* **Brief**: Pick out every line in the rows below that contains the string "point", and copy each of those lines.

* **Input material**:
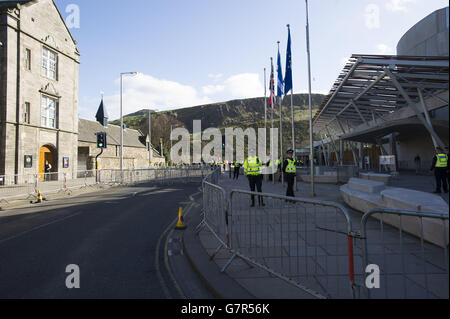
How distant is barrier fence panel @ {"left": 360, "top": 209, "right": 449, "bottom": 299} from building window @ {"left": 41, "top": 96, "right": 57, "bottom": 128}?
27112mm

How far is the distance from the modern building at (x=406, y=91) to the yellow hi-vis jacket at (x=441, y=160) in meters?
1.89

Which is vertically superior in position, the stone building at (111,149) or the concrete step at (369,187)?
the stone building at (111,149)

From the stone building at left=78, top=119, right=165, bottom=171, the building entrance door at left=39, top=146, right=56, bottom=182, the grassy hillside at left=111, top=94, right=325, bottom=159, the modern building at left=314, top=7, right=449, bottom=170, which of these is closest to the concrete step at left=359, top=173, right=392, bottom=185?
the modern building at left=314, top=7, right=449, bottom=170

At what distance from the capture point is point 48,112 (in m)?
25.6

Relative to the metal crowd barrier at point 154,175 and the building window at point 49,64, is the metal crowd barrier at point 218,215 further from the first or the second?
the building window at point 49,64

---

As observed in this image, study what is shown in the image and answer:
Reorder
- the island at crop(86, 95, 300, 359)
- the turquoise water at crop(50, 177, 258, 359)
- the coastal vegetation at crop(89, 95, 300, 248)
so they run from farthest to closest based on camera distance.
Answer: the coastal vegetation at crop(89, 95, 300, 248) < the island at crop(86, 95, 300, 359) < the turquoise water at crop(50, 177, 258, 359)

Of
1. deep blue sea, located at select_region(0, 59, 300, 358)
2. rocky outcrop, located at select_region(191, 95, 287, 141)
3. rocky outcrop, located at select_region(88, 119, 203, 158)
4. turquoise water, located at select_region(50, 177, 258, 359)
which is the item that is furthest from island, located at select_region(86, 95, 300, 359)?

* **Output for this exercise**:
At what distance from the capture point is point 48,112 (in m)?
Relative to the metal crowd barrier at point 154,175 and the building window at point 49,64, is the metal crowd barrier at point 218,215 further from the first or the second?
the building window at point 49,64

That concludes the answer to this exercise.